[Source extract]:
|---|
ReduceByKey() usage - confused with the results

Hi All,

I was playing around with reduceBykey() functions while diving deep into scan, fold, reduce functions of scala.

I understand how reduceBykey() works in the below stand case.

General Case

    scala> val rdd = sc.parallelize(((1 to 10).map(x=> ("key",x))))
    rdd: org.apache.spark.rdd.RDD[(String, Int)] = ParallelCollectionRDD[15] at parallelize at <console>:27

scala> rdd.reduceByKey(_+_)
res21: org.apache.spark.rdd.RDD[(String, Int)] = ShuffledRDD[16] at reduceByKey at <console>:30

scala> res21.collect
res22: Array[(String, Int)] = Array((key,55))

But, I am curious to understand how the below cases work

Case 1:

scala> val rdd = sc.parallelize(((1 to 10).map(x=> ("key",x))))
rdd: org.apache.spark.rdd.RDD[(String, Int)] = ParallelCollectionRDD[15] at parallelize at <console>:27

scala> rdd.reduceByKey(_-_)
res23: org.apache.spark.rdd.RDD[(String, Int)] = ShuffledRDD[17] at reduceByKey at <console>:30

scala> res23.collect
res24: Array[(String, Int)] = Array((key,15))

Case 2:

scala> val rdd = sc.parallelize(((1 to 10).map(x=> ("key",x))),2)
rdd: org.apache.spark.rdd.RDD[(String, Int)] = ParallelCollectionRDD[18] at parallelize at <console>:27

scala> rdd.reduceByKey(_-_)
|---|
Copy out the full forum post on Spark's reduceByKey results word for word, keeping every line and code snippet unchanged.
|---|
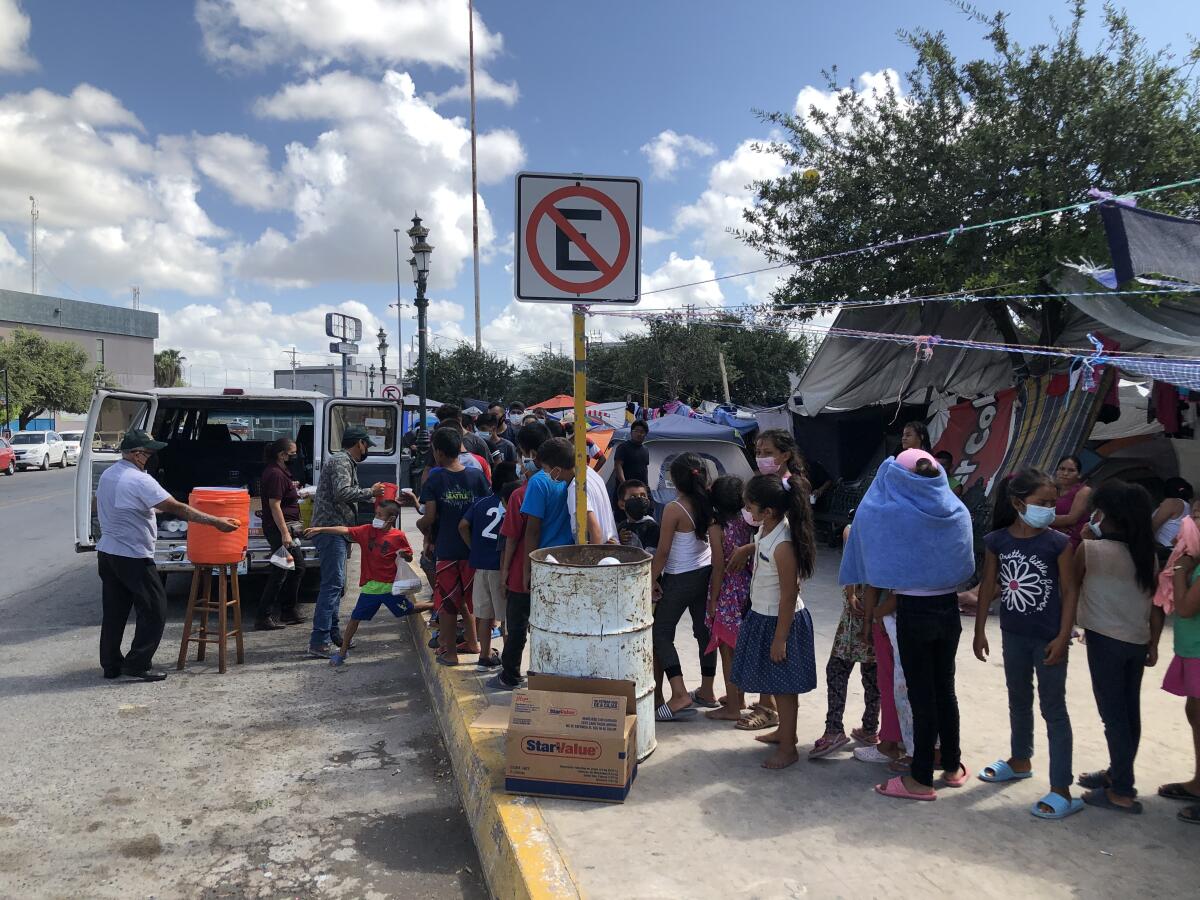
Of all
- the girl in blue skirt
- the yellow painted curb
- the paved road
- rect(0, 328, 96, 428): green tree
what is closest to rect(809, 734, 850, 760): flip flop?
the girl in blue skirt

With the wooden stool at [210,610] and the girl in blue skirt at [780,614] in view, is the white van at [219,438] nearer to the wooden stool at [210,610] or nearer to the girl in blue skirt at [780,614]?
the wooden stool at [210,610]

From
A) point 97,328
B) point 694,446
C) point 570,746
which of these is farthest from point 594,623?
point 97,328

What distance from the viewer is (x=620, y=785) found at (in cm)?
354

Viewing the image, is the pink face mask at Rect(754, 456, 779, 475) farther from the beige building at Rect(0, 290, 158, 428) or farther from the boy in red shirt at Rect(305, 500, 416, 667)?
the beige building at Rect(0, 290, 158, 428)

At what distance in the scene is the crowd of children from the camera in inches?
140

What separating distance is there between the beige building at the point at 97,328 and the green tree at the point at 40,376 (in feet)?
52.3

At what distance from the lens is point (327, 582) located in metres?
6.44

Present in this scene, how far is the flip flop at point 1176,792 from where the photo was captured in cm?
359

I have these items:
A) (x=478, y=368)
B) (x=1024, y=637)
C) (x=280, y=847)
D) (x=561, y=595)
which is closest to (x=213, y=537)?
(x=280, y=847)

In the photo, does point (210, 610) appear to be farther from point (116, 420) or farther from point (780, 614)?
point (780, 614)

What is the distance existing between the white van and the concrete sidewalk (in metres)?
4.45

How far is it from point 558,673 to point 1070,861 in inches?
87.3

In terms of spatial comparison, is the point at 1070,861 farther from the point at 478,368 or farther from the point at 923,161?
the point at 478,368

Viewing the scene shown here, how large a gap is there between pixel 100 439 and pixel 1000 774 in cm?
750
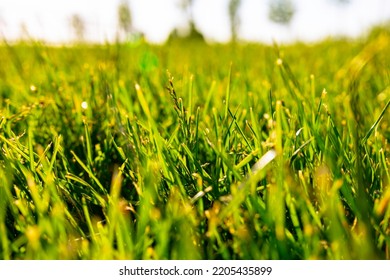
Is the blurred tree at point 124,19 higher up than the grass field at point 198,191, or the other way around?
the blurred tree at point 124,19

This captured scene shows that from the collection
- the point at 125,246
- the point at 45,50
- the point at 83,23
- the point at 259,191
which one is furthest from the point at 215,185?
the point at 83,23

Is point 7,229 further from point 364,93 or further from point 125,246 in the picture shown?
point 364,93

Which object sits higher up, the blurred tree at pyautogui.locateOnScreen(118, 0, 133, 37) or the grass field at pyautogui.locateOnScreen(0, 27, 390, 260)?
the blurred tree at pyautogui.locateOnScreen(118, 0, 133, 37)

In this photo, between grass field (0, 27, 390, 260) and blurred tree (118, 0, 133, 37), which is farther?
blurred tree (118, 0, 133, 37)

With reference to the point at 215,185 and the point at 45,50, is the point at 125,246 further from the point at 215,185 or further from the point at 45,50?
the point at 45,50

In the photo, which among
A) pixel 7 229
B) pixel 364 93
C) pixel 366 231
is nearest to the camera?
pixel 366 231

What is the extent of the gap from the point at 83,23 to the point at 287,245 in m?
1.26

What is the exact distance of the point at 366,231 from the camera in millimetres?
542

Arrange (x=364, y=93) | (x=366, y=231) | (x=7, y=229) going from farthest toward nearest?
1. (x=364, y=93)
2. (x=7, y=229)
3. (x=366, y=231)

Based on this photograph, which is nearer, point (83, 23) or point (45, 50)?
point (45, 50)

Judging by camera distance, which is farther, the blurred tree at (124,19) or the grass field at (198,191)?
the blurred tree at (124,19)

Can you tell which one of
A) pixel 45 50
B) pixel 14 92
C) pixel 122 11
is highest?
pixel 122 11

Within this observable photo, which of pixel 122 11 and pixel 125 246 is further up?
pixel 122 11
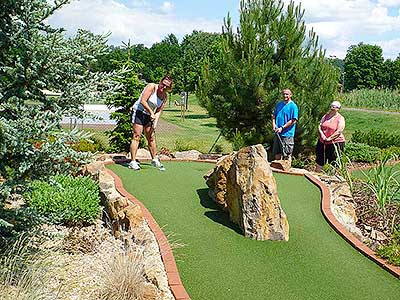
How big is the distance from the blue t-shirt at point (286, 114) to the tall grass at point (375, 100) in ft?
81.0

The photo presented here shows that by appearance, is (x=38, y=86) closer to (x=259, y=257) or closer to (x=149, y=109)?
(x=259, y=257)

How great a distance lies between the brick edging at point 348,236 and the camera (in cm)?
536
|---|
[Exercise output]:
ReduceByKey() usage - confused with the results

Hi All,

I was playing around with reduceBykey() functions while diving deep into scan, fold, reduce functions of scala.

I understand how reduceBykey() works in the below stand case.

General Case

    scala> val rdd = sc.parallelize(((1 to 10).map(x=> ("key",x))))
    rdd: org.apache.spark.rdd.RDD[(String, Int)] = ParallelCollectionRDD[15] at parallelize at <console>:27

scala> rdd.reduceByKey(_+_)
res21: org.apache.spark.rdd.RDD[(String, Int)] = ShuffledRDD[16] at reduceByKey at <console>:30

scala> res21.collect
res22: Array[(String, Int)] = Array((key,55))

But, I am curious to understand how the below cases work

Case 1:

scala> val rdd = sc.parallelize(((1 to 10).map(x=> ("key",x))))
rdd: org.apache.spark.rdd.RDD[(String, Int)] = ParallelCollectionRDD[15] at parallelize at <console>:27

scala> rdd.reduceByKey(_-_)
res23: org.apache.spark.rdd.RDD[(String, Int)] = ShuffledRDD[17] at reduceByKey at <console>:30

scala> res23.collect
res24: Array[(String, Int)] = Array((key,15))

Case 2:

scala> val rdd = sc.parallelize(((1 to 10).map(x=> ("key",x))),2)
rdd: org.apache.spark.rdd.RDD[(String, Int)] = ParallelCollectionRDD[18] at parallelize at <console>:27

scala> rdd.reduceByKey(_-_)